***** Document *****

The Board’s decision followed a Validation that commenced on 1 July 2016. In accordance with the 2016 EITI Standard, an initial assessment was undertaken by the International Secretariat. The findings were reviewed by an Independent Validator, who submitted a Validation Report to the EITI Board. Mali’s MSG was invited to comment throughout the process. The MSG’s comments on the report were taken into consideration. The final decision was taken by the EITI Board.

Corrective actions and strategic recommendations

The EITI Board agreed the following corrective actions. Progress in addressing these corrective actions will be assessed in a second Validation commencing on on 24 November 2018:

  1. In accordance with requirement 1.2, it is recommended that industry representatives on the MSG improve coordination of industry positions in advance of MSG meetings. Companies could also benefit from a clear system for appointing their alternates to the MSG.
  2. In accordance with requirement 1.3, it is recommended that civil society undertakes a capacity building needs assessment and that actions to address capacity constraints are implemented.
  3.  In accordance with requirement 1.4, it is also recommended that the MSG explores options for improving representation of each constituency on the MSG. Stakeholders should have the opportunity to provide input to the MSG’s policy regarding the number of MSG representatives from each stakeholder group, alternates and rotation in accordance with clear procedures in the MSG’s TOR as set out in Requirement 1.4. It is recommended that the MSG address inconsistent meeting attendance by some Ministries, including the Ministry of Finance, AUREP, the Ministry of Land, the Ministry of Planning and Land Management, and the Ministry of Environment. The MSG is also encouraged to conduct an analysis of the performance of the EITI structures and to consider the possibility of merging the Supervisory Committee with the MSG. The MSG is encouraged to ensure that mechanisms are developed to enable stakeholder groups to communicate with their constituencies.
  4. In accordance with requirement 1.5, it is recommended that the MSG links EITI implementation to national priorities in its 2017 work plan.
  5. In accordance with requirement 2.1, the government is encouraged to clarify ambiguities regarding the fiscal regime applicable to mining companies, e.g., in relation to stabilisation clauses. The MSG should ensure that the situation is clearly documented in the EITI Report, including any recommendations for further work in this area.
  6. In accordance with requirement 2.2, it is required that the government discloses information regarding the oil and mining license awards and transfers made during the financial year covered by the EITI report, including: a description of the process for transferring or awarding the license; the technical and financial criteria used; information about the recipient(s) of the license; and any non-trivial deviations in license transfers and awards. The MSG should review this work and address any gaps in reporting. The MSG is also encouraged to comment on the efficiency and effectiveness of the license allocation system, and to make recommendations for reforms where appropriate.

*****

→ Tasks to perform
**1)** Answer these from the text on Mali's EITI Validation:
(a) On what date did the Validation commence?
(b) On what date will the second Validation commence?
(c) Which requirement is cited for linking EITI implementation to national priorities?
**2)** Pick up the text on Mali's EITI Validation after its last sentence and write the next part.

***** Information given *****

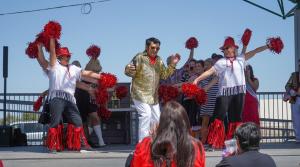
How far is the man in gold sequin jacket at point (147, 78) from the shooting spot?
7996mm

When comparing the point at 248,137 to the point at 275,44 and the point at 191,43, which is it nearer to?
the point at 275,44

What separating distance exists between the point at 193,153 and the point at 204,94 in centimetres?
485

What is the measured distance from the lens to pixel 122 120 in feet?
33.8

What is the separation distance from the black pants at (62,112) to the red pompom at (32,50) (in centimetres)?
74

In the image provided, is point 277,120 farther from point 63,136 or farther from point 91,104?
point 63,136

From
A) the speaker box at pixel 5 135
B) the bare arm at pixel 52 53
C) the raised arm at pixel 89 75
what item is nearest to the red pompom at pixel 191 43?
the raised arm at pixel 89 75

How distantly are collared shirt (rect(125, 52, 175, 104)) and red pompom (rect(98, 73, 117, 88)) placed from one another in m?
0.29

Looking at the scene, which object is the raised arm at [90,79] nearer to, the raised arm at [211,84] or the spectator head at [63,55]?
the spectator head at [63,55]

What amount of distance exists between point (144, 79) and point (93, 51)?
58.2 inches

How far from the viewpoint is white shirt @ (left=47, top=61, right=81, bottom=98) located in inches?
317

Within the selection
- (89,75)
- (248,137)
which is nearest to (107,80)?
(89,75)

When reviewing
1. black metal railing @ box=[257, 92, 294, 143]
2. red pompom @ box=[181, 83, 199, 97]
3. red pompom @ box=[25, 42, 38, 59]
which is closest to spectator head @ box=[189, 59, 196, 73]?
red pompom @ box=[181, 83, 199, 97]

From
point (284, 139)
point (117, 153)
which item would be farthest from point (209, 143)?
point (284, 139)

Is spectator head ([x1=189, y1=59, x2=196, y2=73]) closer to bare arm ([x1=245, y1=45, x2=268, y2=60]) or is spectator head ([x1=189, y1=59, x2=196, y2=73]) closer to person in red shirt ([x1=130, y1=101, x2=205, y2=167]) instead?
bare arm ([x1=245, y1=45, x2=268, y2=60])
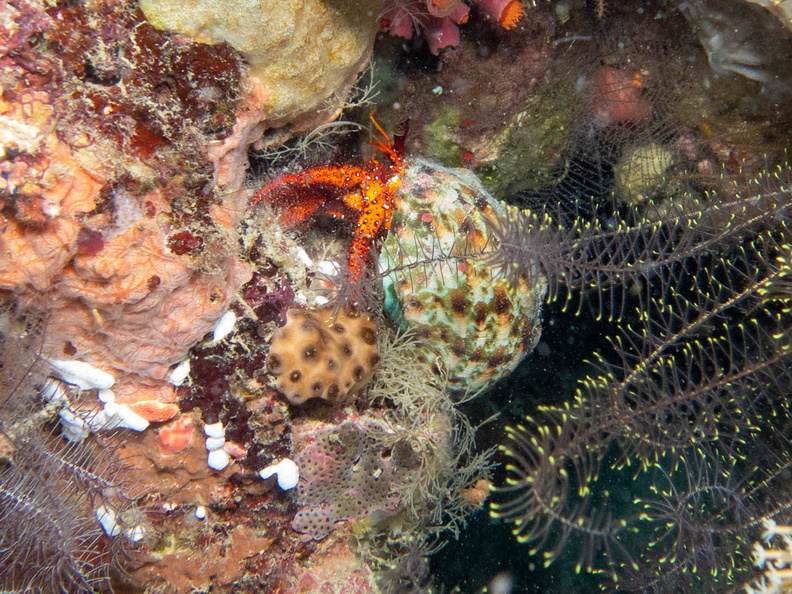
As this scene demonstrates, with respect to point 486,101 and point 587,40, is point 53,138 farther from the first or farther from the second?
point 587,40

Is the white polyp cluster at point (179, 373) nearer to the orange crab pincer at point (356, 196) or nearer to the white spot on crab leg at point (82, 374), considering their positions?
the white spot on crab leg at point (82, 374)

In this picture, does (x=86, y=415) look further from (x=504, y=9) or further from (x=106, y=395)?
(x=504, y=9)

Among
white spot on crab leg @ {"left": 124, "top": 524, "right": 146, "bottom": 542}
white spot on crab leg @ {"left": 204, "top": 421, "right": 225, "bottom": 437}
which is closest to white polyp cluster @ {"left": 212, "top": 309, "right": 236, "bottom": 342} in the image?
white spot on crab leg @ {"left": 204, "top": 421, "right": 225, "bottom": 437}

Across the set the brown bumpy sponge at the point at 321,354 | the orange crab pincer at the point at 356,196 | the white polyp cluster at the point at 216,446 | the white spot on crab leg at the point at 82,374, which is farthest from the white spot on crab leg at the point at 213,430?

*****

→ Answers to the exercises
**1)**
(a) 1 July 2016
(b) 24 November 2018
(c) Requirement 1.5

**2)**
  7. The MSG should ensure that all reporting entities disclose comprehensive and reliable figures in accordance with requirement 4.1 and 4.9. The MSG will be required to disclose a time-bound action plans for addressing weaknesses in data reliability and comprehensiveness.  It is a requirement that the MSG and the Government of Mali review recordkeeping systems of government agencies participating in EITI reporting to ensure that adequate procedures are followed, in view of improving revenue traceability, transparency, and accountability. Progress with implementation of this plan will be considered in subsequent Validations. It is recommended that the MSG considers necessary improvements to the reporting templates in consultation with the Independent Administrator for future EITI reports. The MSG is also encouraged to include disaggregated payments for companies below the materiality threshold. The MSG should address stakeholder concerns that the one-month reporting period may be too short and explore options with the government regarding delays and inefficiencies of manual record-keeping at the treasury.
  8. In accordance with requirement 4.8, the MSG and the Government of Mali are encouraged to promote routine disclosure of data required by the EITI Standard by the government agencies participating in EITI reporting to improve the accessibility and timeliness of the disclosed data.
  9. In accordance with requirement 5.2, the MSG should ensure full disclosure of payments by companies of the trade tax and sub-national transfers between the central and local governments.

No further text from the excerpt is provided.